"One fragile moment - that's all it takes for a life to be unmade, to shatter into a million pieces that will never fit together the same way. Hard as you try to change it, you'll find - just as I did - that some things, once broken, can't be fixed.
Some things have to re-created completely.
Some people too.
The ancient book says that it took God seven days to create the world. It took him only three days to shatter my little life and remake it in a way that I would've never chosen for myself. It's always like that - one story ends; another one begins.
This is my story, and I couldn't have possibly known how hard it was going to be.
None of us could've known." (pg 1).
In the latest novel in the Outlaw Chronicles from best selling author Ted Dekker, Hacker takes readers where no one has imagined going. Inside the human brain. To say that Nyah Parks is your average seventeen-year-old would be a mistake. Nyah is far from ordinary. After losing her father and brother in a car accident that left her in the hospital with a tell tale scar, and her mother dying a slow death, she utilizes her unique talent for numbers and math to develop her ability to hack into virtually anything. It's the one thing that has enabled her to pay for her mother's ongoing medical expenses, hacking into companies and helping them find the loop holes in their cyber security.
There is only one option to save her mother and that is an experimental treatment that has shown some amazing results, and the only draw back is the need to gain $150,000 as soon as she can. Taking on one of the world's largest corporations BlakBox, she finds a way to infiltrate their system long enough to download a handful of files and then convince them to hire her for just that sum. The only drawback is that it will take working from inside the building and utilizing the talents of her accomplice known simply as Pixel. But it won't turn out half as easy as she expected when she realizes what she has uploaded and they are none to happy to have that happen.

> DATA LISTING
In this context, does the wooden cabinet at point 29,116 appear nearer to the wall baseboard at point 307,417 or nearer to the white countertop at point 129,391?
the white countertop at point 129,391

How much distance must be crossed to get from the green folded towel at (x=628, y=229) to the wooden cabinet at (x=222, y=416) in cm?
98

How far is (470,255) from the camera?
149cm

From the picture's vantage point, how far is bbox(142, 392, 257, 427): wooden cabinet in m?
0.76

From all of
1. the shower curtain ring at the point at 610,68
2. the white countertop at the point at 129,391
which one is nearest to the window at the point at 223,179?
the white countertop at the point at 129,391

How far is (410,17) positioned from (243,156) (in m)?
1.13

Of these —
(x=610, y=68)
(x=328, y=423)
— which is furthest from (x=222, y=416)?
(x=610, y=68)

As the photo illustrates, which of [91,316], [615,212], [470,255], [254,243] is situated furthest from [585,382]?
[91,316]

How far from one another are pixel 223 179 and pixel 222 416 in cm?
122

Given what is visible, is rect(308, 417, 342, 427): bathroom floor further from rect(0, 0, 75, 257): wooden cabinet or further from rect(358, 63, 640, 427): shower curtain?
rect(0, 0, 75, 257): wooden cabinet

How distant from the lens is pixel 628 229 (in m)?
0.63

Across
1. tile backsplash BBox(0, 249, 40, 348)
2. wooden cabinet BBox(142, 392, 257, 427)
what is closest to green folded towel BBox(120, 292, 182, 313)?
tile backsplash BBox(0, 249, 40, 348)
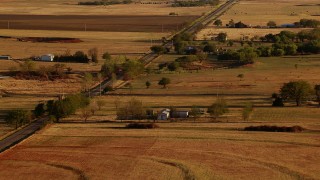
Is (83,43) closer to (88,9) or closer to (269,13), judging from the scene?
(269,13)

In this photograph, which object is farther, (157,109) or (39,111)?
(157,109)

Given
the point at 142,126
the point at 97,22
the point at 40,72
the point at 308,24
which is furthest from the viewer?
the point at 97,22

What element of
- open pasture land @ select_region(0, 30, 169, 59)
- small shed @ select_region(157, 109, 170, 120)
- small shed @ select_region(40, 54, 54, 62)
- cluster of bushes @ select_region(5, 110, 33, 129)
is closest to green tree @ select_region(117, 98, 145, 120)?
small shed @ select_region(157, 109, 170, 120)

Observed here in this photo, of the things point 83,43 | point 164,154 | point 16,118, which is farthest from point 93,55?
point 164,154

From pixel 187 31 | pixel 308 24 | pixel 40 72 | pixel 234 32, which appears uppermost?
pixel 308 24

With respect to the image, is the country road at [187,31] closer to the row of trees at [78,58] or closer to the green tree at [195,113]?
the row of trees at [78,58]

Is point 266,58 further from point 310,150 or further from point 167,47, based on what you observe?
point 310,150

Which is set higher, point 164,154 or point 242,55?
point 242,55
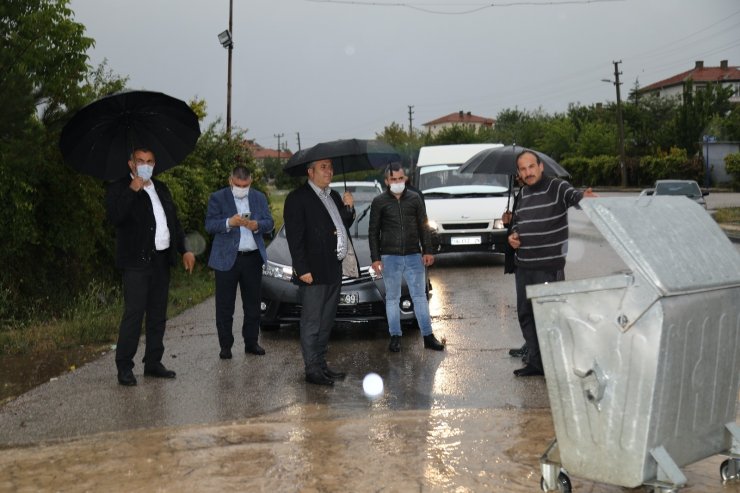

> TASK ITEM
Translate this sentence from the review of Hacker into Spanish: "To say that Nyah Parks is your average seventeen-year-old would be a mistake."

> SOLUTION TO THE EXERCISE
Decir que Nyah Parks es una chica de diecisiete años común y corriente sería un error.